My previous blog post involving a trip to East Gippsland and Far South East NSW took place immediately before much of this area was decimated by fire. It seems a bit surreal now to think I went here for relief and probably experienced places that may never be the same again or – at the very least – will take decades to recover. I probably chatted to people who evacuated in panic, bought coffee from shops now cut off, and feasted on fish and chips on a wharf where people were braced to jump into water as last resort survival.

Mallacoota has naturally received much attention. Though I didn’t go there on this last trip, I can, from past experiences, testify to its warm-hearted community and beautiful spirit. Usually a place of escape and happiness set within a wilderness, thousands sheltered by the water as flames approached on New Year’s Eve. Around 100 homes were lost. Many animals were killed, although the efforts of one man to rescue koalas melts the heart.

Nearby Cann River provided me with a lovely campsite by the dwindling waterway, as well as a bustling little high street for thousands of tourists passing through on the Princes Highway. The town has struggled with fires all around and has been cut off, though the local community are pulling together.

Cape Conran, Marlo and Orbost were threatened and at times cut off.

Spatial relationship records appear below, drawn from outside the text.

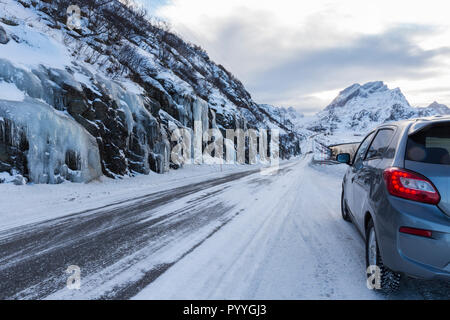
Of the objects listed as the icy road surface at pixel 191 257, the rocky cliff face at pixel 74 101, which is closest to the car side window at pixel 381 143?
the icy road surface at pixel 191 257

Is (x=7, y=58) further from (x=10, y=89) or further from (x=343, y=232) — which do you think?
(x=343, y=232)

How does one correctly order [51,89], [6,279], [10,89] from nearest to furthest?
[6,279]
[10,89]
[51,89]

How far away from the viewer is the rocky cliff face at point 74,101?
28.6ft

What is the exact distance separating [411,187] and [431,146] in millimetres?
528

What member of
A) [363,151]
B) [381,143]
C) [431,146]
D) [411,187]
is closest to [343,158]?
[363,151]

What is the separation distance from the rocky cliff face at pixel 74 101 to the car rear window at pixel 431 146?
1042 centimetres

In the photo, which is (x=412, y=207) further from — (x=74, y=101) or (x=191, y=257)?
(x=74, y=101)

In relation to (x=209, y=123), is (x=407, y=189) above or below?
below

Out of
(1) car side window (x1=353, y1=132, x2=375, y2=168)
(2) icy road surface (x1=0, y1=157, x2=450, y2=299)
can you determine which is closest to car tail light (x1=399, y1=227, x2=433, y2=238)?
(2) icy road surface (x1=0, y1=157, x2=450, y2=299)

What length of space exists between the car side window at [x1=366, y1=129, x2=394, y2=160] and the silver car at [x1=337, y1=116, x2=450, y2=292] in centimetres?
18

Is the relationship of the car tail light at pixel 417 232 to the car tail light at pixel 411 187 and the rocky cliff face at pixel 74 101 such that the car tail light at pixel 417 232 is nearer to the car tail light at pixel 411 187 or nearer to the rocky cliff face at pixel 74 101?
the car tail light at pixel 411 187

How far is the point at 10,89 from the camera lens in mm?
8812
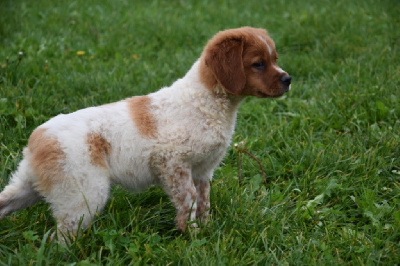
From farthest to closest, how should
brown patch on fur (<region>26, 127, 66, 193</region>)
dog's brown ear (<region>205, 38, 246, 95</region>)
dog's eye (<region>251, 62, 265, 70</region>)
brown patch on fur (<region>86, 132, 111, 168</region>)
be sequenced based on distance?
dog's eye (<region>251, 62, 265, 70</region>) → dog's brown ear (<region>205, 38, 246, 95</region>) → brown patch on fur (<region>86, 132, 111, 168</region>) → brown patch on fur (<region>26, 127, 66, 193</region>)

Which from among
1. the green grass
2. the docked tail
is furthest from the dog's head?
the docked tail

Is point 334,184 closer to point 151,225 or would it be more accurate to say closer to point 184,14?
point 151,225

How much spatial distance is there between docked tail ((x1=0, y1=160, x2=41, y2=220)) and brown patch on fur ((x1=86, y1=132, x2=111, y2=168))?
18.2 inches

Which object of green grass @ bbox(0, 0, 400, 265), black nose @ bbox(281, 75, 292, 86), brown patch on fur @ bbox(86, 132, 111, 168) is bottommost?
green grass @ bbox(0, 0, 400, 265)

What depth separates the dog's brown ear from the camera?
3.16 metres

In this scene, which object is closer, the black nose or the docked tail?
the docked tail

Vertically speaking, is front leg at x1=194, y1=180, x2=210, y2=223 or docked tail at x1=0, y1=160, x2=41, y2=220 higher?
docked tail at x1=0, y1=160, x2=41, y2=220

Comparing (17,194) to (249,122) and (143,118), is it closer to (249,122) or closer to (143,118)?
(143,118)

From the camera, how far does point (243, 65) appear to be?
128 inches

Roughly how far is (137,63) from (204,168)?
2.99 meters

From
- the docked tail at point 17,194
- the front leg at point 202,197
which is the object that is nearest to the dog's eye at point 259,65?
the front leg at point 202,197

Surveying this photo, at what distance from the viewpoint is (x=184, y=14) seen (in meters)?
7.99

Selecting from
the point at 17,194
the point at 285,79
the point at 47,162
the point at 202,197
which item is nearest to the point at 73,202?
the point at 47,162

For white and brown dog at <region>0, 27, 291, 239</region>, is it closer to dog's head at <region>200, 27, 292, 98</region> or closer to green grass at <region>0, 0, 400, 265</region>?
dog's head at <region>200, 27, 292, 98</region>
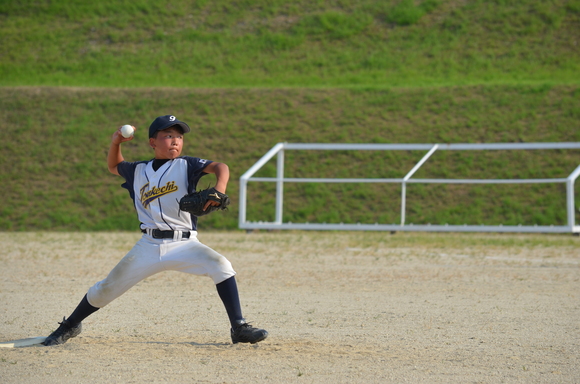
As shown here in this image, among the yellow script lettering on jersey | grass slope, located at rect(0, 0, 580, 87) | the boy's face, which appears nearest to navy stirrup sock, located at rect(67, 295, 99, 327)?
the yellow script lettering on jersey

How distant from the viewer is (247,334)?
4.28 meters

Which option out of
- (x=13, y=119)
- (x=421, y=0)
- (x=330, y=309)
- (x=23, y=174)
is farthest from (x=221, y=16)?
(x=330, y=309)

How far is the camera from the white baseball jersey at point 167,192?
14.3ft

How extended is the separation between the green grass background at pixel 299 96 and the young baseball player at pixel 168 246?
512 inches

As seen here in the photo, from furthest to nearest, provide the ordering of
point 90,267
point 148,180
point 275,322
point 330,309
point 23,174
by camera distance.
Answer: point 23,174
point 90,267
point 330,309
point 275,322
point 148,180

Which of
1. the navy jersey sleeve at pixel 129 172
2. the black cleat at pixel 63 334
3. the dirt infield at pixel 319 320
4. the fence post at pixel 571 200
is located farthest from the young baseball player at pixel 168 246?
the fence post at pixel 571 200

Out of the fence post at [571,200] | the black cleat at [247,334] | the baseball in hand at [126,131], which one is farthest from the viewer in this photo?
the fence post at [571,200]

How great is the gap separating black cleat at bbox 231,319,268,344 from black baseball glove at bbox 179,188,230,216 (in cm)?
81

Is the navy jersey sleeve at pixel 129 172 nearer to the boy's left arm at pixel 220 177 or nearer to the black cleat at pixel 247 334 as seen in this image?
the boy's left arm at pixel 220 177

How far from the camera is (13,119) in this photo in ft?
68.5

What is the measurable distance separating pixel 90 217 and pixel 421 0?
2051 cm

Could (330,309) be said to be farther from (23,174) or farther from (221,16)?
(221,16)

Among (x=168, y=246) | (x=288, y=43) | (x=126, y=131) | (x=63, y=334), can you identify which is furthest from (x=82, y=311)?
(x=288, y=43)

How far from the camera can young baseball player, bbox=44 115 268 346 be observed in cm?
428
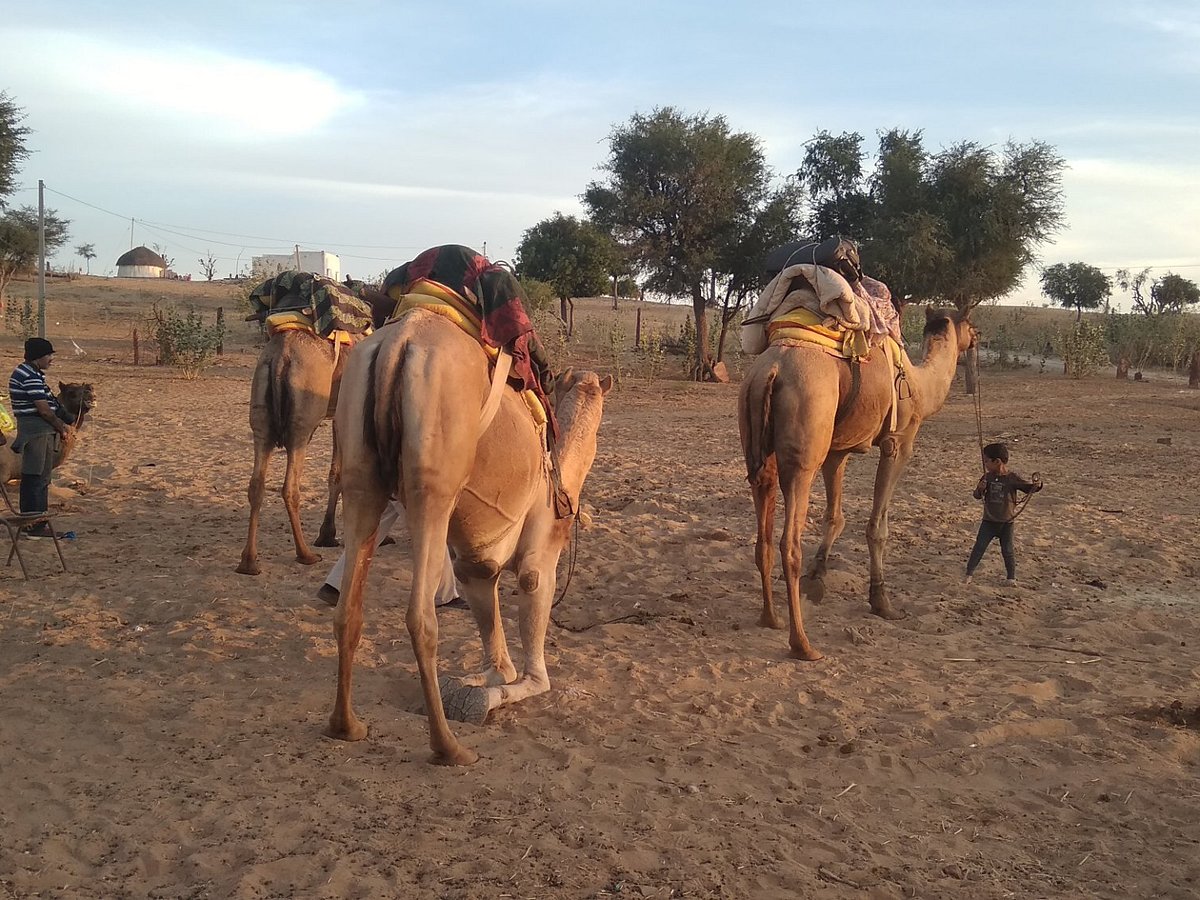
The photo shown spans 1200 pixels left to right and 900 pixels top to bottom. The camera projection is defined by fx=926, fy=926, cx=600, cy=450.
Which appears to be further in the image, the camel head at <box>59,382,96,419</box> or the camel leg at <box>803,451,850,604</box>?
the camel head at <box>59,382,96,419</box>

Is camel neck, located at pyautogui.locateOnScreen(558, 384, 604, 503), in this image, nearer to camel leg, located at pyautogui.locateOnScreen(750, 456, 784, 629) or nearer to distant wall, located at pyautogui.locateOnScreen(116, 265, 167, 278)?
camel leg, located at pyautogui.locateOnScreen(750, 456, 784, 629)

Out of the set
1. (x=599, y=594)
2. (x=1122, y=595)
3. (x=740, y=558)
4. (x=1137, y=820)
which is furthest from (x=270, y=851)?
(x=1122, y=595)

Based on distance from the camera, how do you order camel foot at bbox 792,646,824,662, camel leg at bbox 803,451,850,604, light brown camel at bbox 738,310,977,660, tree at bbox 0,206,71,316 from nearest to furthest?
1. camel foot at bbox 792,646,824,662
2. light brown camel at bbox 738,310,977,660
3. camel leg at bbox 803,451,850,604
4. tree at bbox 0,206,71,316

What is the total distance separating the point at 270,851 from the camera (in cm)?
333

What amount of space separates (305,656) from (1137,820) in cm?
431

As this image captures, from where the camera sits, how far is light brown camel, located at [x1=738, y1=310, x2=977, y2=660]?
5969mm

Some outlying areas around Orbost experienced fire and some homes in rural localities were lost.

In NSW, Eden was threatened in major flare ups and expansion of fire grounds on January 4th. The fires that had burnt through Mallacoota spread north and east into Ben Boyd National Park and reached Twofold Bay. Residents of Eden were told to evacuate to Merimbula or Bega, though some sheltered by the wharf where I enjoyed amazing fish and chips around a week earlier. The fire destroyed outlying properties and ignited a fire at a woodchip mill but – thus far – has not breached the main township.

Fires from Victoria also have spread north towards Bombala and into South East Forests National Park. Presently they have not reached the Waratah Gully campground and its resident kookaburras nor have they spilled down Myanba Gorge. The fire ground presently appears around 2kms south of the walking track for Pheasants Peak and around 4km from the campground.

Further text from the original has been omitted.